Property and descriptors
A descriptor is any object whose type has DescrGet. When an
instance attribute lookup finds a descriptor on the class, the
descriptor's __get__ is called with the instance and class, and
the result is returned in place of the descriptor.
property is the canonical descriptor:
// objects/property.go Property
type Property struct {
Header
fget Object
fset Object
fdel Object
doc Object
}
fget is called on read, fset on assignment, fdel on del.
Properties are how @property works. They are the also the
mechanism used by built-in computed attributes (type.__dict__,
bytes.decode, ...) when the implementation is simpler as a
descriptor than a method.
Buffer protocol
memoryview provides typed read/write access to the bytes of
other objects. The implementation lives in memoryview.go and
calls into a BufferProtocol interface that exporting types
implement:
// objects/protocol.go BufferProtocol
type BufferProtocol interface {
GetBuffer(flags int) (*Buffer, error)
ReleaseBuffer(*Buffer)
}
bytes, bytearray, and array.array are the canonical
exporters. The interface mirrors Py_buffer from
Include/cpython/object.h.
The capsule
Capsule is a typed opaque pointer for the C API. Extensions use
capsules to pass C-level handles through the Python object model.
On gopy, capsules wrap a uintptr plus a name and an optional
destructor.
// objects/capsule.go Capsule
type Capsule struct {
Header
Pointer uintptr
Name string
Destructor func(*Capsule)
Context uintptr
}
The capsule type is mostly stable across CPython versions; its existence here is for compatibility with C extensions that pass opaque handles between Python and Go.
Status
The header, the type struct, the slot dispatch model, the descriptor protocol, the singletons, cells, code objects, function objects, methods, properties, super, and memoryview are all in place.
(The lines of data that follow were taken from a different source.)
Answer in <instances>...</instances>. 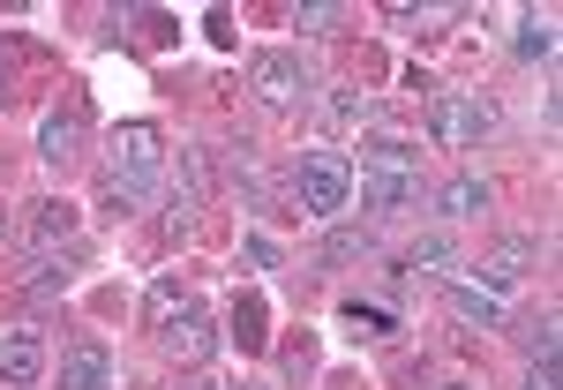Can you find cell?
<instances>
[{
    "label": "cell",
    "mask_w": 563,
    "mask_h": 390,
    "mask_svg": "<svg viewBox=\"0 0 563 390\" xmlns=\"http://www.w3.org/2000/svg\"><path fill=\"white\" fill-rule=\"evenodd\" d=\"M0 105H8V68H0Z\"/></svg>",
    "instance_id": "obj_28"
},
{
    "label": "cell",
    "mask_w": 563,
    "mask_h": 390,
    "mask_svg": "<svg viewBox=\"0 0 563 390\" xmlns=\"http://www.w3.org/2000/svg\"><path fill=\"white\" fill-rule=\"evenodd\" d=\"M76 143H84V105H53L45 129H38V158H45V166H68Z\"/></svg>",
    "instance_id": "obj_8"
},
{
    "label": "cell",
    "mask_w": 563,
    "mask_h": 390,
    "mask_svg": "<svg viewBox=\"0 0 563 390\" xmlns=\"http://www.w3.org/2000/svg\"><path fill=\"white\" fill-rule=\"evenodd\" d=\"M294 196H301L308 218H339L353 203V158H346V151H301V166H294Z\"/></svg>",
    "instance_id": "obj_2"
},
{
    "label": "cell",
    "mask_w": 563,
    "mask_h": 390,
    "mask_svg": "<svg viewBox=\"0 0 563 390\" xmlns=\"http://www.w3.org/2000/svg\"><path fill=\"white\" fill-rule=\"evenodd\" d=\"M45 376V338L31 323H15V331H0V383L8 390H31Z\"/></svg>",
    "instance_id": "obj_4"
},
{
    "label": "cell",
    "mask_w": 563,
    "mask_h": 390,
    "mask_svg": "<svg viewBox=\"0 0 563 390\" xmlns=\"http://www.w3.org/2000/svg\"><path fill=\"white\" fill-rule=\"evenodd\" d=\"M249 90H256L263 105H294V98H301V60H294V53H256V60H249Z\"/></svg>",
    "instance_id": "obj_5"
},
{
    "label": "cell",
    "mask_w": 563,
    "mask_h": 390,
    "mask_svg": "<svg viewBox=\"0 0 563 390\" xmlns=\"http://www.w3.org/2000/svg\"><path fill=\"white\" fill-rule=\"evenodd\" d=\"M346 315L361 323V331H368V338H390V315H384V308H361V301H353Z\"/></svg>",
    "instance_id": "obj_23"
},
{
    "label": "cell",
    "mask_w": 563,
    "mask_h": 390,
    "mask_svg": "<svg viewBox=\"0 0 563 390\" xmlns=\"http://www.w3.org/2000/svg\"><path fill=\"white\" fill-rule=\"evenodd\" d=\"M368 248H376V233H368V225H339V233L323 241V263H361Z\"/></svg>",
    "instance_id": "obj_18"
},
{
    "label": "cell",
    "mask_w": 563,
    "mask_h": 390,
    "mask_svg": "<svg viewBox=\"0 0 563 390\" xmlns=\"http://www.w3.org/2000/svg\"><path fill=\"white\" fill-rule=\"evenodd\" d=\"M158 346L174 353V360H188V368H196V360H211L218 331H211V315H203V308H188L180 323H166V331H158Z\"/></svg>",
    "instance_id": "obj_7"
},
{
    "label": "cell",
    "mask_w": 563,
    "mask_h": 390,
    "mask_svg": "<svg viewBox=\"0 0 563 390\" xmlns=\"http://www.w3.org/2000/svg\"><path fill=\"white\" fill-rule=\"evenodd\" d=\"M158 166H166V135H158V121H129V129L113 135V180H106V203H143L151 196V180H158Z\"/></svg>",
    "instance_id": "obj_1"
},
{
    "label": "cell",
    "mask_w": 563,
    "mask_h": 390,
    "mask_svg": "<svg viewBox=\"0 0 563 390\" xmlns=\"http://www.w3.org/2000/svg\"><path fill=\"white\" fill-rule=\"evenodd\" d=\"M421 203V174H384V166H361V211H413Z\"/></svg>",
    "instance_id": "obj_6"
},
{
    "label": "cell",
    "mask_w": 563,
    "mask_h": 390,
    "mask_svg": "<svg viewBox=\"0 0 563 390\" xmlns=\"http://www.w3.org/2000/svg\"><path fill=\"white\" fill-rule=\"evenodd\" d=\"M519 390H556V368H533V376H526Z\"/></svg>",
    "instance_id": "obj_25"
},
{
    "label": "cell",
    "mask_w": 563,
    "mask_h": 390,
    "mask_svg": "<svg viewBox=\"0 0 563 390\" xmlns=\"http://www.w3.org/2000/svg\"><path fill=\"white\" fill-rule=\"evenodd\" d=\"M188 293H180L174 278H166V286H151V301H143V323H151V331H166V323H180V315H188Z\"/></svg>",
    "instance_id": "obj_16"
},
{
    "label": "cell",
    "mask_w": 563,
    "mask_h": 390,
    "mask_svg": "<svg viewBox=\"0 0 563 390\" xmlns=\"http://www.w3.org/2000/svg\"><path fill=\"white\" fill-rule=\"evenodd\" d=\"M263 323H271V315H263V301H256V293H241V301H233V338L256 353L263 346Z\"/></svg>",
    "instance_id": "obj_19"
},
{
    "label": "cell",
    "mask_w": 563,
    "mask_h": 390,
    "mask_svg": "<svg viewBox=\"0 0 563 390\" xmlns=\"http://www.w3.org/2000/svg\"><path fill=\"white\" fill-rule=\"evenodd\" d=\"M435 263H451V241H443V233H421V241L406 248V270H435Z\"/></svg>",
    "instance_id": "obj_21"
},
{
    "label": "cell",
    "mask_w": 563,
    "mask_h": 390,
    "mask_svg": "<svg viewBox=\"0 0 563 390\" xmlns=\"http://www.w3.org/2000/svg\"><path fill=\"white\" fill-rule=\"evenodd\" d=\"M511 338H519V353L533 360V368H556V346H563V323L541 308V315H519L511 323Z\"/></svg>",
    "instance_id": "obj_10"
},
{
    "label": "cell",
    "mask_w": 563,
    "mask_h": 390,
    "mask_svg": "<svg viewBox=\"0 0 563 390\" xmlns=\"http://www.w3.org/2000/svg\"><path fill=\"white\" fill-rule=\"evenodd\" d=\"M361 166H384V174H421V151H413V143H398V135H376Z\"/></svg>",
    "instance_id": "obj_17"
},
{
    "label": "cell",
    "mask_w": 563,
    "mask_h": 390,
    "mask_svg": "<svg viewBox=\"0 0 563 390\" xmlns=\"http://www.w3.org/2000/svg\"><path fill=\"white\" fill-rule=\"evenodd\" d=\"M451 315L474 323V331H504V301L488 286H451Z\"/></svg>",
    "instance_id": "obj_12"
},
{
    "label": "cell",
    "mask_w": 563,
    "mask_h": 390,
    "mask_svg": "<svg viewBox=\"0 0 563 390\" xmlns=\"http://www.w3.org/2000/svg\"><path fill=\"white\" fill-rule=\"evenodd\" d=\"M435 390H481V383H466V376H451V383H435Z\"/></svg>",
    "instance_id": "obj_27"
},
{
    "label": "cell",
    "mask_w": 563,
    "mask_h": 390,
    "mask_svg": "<svg viewBox=\"0 0 563 390\" xmlns=\"http://www.w3.org/2000/svg\"><path fill=\"white\" fill-rule=\"evenodd\" d=\"M331 121H339V129L368 121V98H361V90H339V98H331Z\"/></svg>",
    "instance_id": "obj_22"
},
{
    "label": "cell",
    "mask_w": 563,
    "mask_h": 390,
    "mask_svg": "<svg viewBox=\"0 0 563 390\" xmlns=\"http://www.w3.org/2000/svg\"><path fill=\"white\" fill-rule=\"evenodd\" d=\"M526 263H533V241H504L496 256L481 263V278H488V286H519V278H526Z\"/></svg>",
    "instance_id": "obj_14"
},
{
    "label": "cell",
    "mask_w": 563,
    "mask_h": 390,
    "mask_svg": "<svg viewBox=\"0 0 563 390\" xmlns=\"http://www.w3.org/2000/svg\"><path fill=\"white\" fill-rule=\"evenodd\" d=\"M60 390H113V353L106 346H68L60 353Z\"/></svg>",
    "instance_id": "obj_9"
},
{
    "label": "cell",
    "mask_w": 563,
    "mask_h": 390,
    "mask_svg": "<svg viewBox=\"0 0 563 390\" xmlns=\"http://www.w3.org/2000/svg\"><path fill=\"white\" fill-rule=\"evenodd\" d=\"M339 15H346V8L316 0V8H294V31H308V38H331V31H339Z\"/></svg>",
    "instance_id": "obj_20"
},
{
    "label": "cell",
    "mask_w": 563,
    "mask_h": 390,
    "mask_svg": "<svg viewBox=\"0 0 563 390\" xmlns=\"http://www.w3.org/2000/svg\"><path fill=\"white\" fill-rule=\"evenodd\" d=\"M31 241H38V248H53V241H76V203H60V196H53V203H38V218H31Z\"/></svg>",
    "instance_id": "obj_13"
},
{
    "label": "cell",
    "mask_w": 563,
    "mask_h": 390,
    "mask_svg": "<svg viewBox=\"0 0 563 390\" xmlns=\"http://www.w3.org/2000/svg\"><path fill=\"white\" fill-rule=\"evenodd\" d=\"M488 203H496V196H488V180H481V174H459V180L435 188V211L451 218V225H459V218H481Z\"/></svg>",
    "instance_id": "obj_11"
},
{
    "label": "cell",
    "mask_w": 563,
    "mask_h": 390,
    "mask_svg": "<svg viewBox=\"0 0 563 390\" xmlns=\"http://www.w3.org/2000/svg\"><path fill=\"white\" fill-rule=\"evenodd\" d=\"M180 390H218V383H211V376H188V383H180Z\"/></svg>",
    "instance_id": "obj_26"
},
{
    "label": "cell",
    "mask_w": 563,
    "mask_h": 390,
    "mask_svg": "<svg viewBox=\"0 0 563 390\" xmlns=\"http://www.w3.org/2000/svg\"><path fill=\"white\" fill-rule=\"evenodd\" d=\"M488 129H496V105L488 98H459V90H435L429 98V135L443 151H474Z\"/></svg>",
    "instance_id": "obj_3"
},
{
    "label": "cell",
    "mask_w": 563,
    "mask_h": 390,
    "mask_svg": "<svg viewBox=\"0 0 563 390\" xmlns=\"http://www.w3.org/2000/svg\"><path fill=\"white\" fill-rule=\"evenodd\" d=\"M241 256L256 263V270H271V263H278V248H271V241H263V233H249V241H241Z\"/></svg>",
    "instance_id": "obj_24"
},
{
    "label": "cell",
    "mask_w": 563,
    "mask_h": 390,
    "mask_svg": "<svg viewBox=\"0 0 563 390\" xmlns=\"http://www.w3.org/2000/svg\"><path fill=\"white\" fill-rule=\"evenodd\" d=\"M233 390H271V383H233Z\"/></svg>",
    "instance_id": "obj_29"
},
{
    "label": "cell",
    "mask_w": 563,
    "mask_h": 390,
    "mask_svg": "<svg viewBox=\"0 0 563 390\" xmlns=\"http://www.w3.org/2000/svg\"><path fill=\"white\" fill-rule=\"evenodd\" d=\"M511 53H519V60H549V53H556V23H549V15H519Z\"/></svg>",
    "instance_id": "obj_15"
},
{
    "label": "cell",
    "mask_w": 563,
    "mask_h": 390,
    "mask_svg": "<svg viewBox=\"0 0 563 390\" xmlns=\"http://www.w3.org/2000/svg\"><path fill=\"white\" fill-rule=\"evenodd\" d=\"M0 241H8V218H0Z\"/></svg>",
    "instance_id": "obj_30"
}]
</instances>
The per-type built-in implementations live next to these architecture pieces and are covered in Numbers, Types, and the comprehensive Source map above.
Anywhere Object interface dispatch is on the hot path,
specialisation in Specializer and trace projection
in Optimizer replace the indirect call with a direct
one. The model is layered so that the high-level dispatch is
correct and the low-level shortcuts are sound.
Reference
- Port source:
objects/. - CPython source:
Include/cpython/object.h,Include/cpython/typeobject.h,Objects/object.c,Objects/typeobject.c,Objects/abstract.c,Objects/descrobject.c. - PEP 3119, Introducing Abstract Base Classes.
- PEP 252, Making Types Look More Like Classes.
- PEP 3155, Qualified name for classes and functions.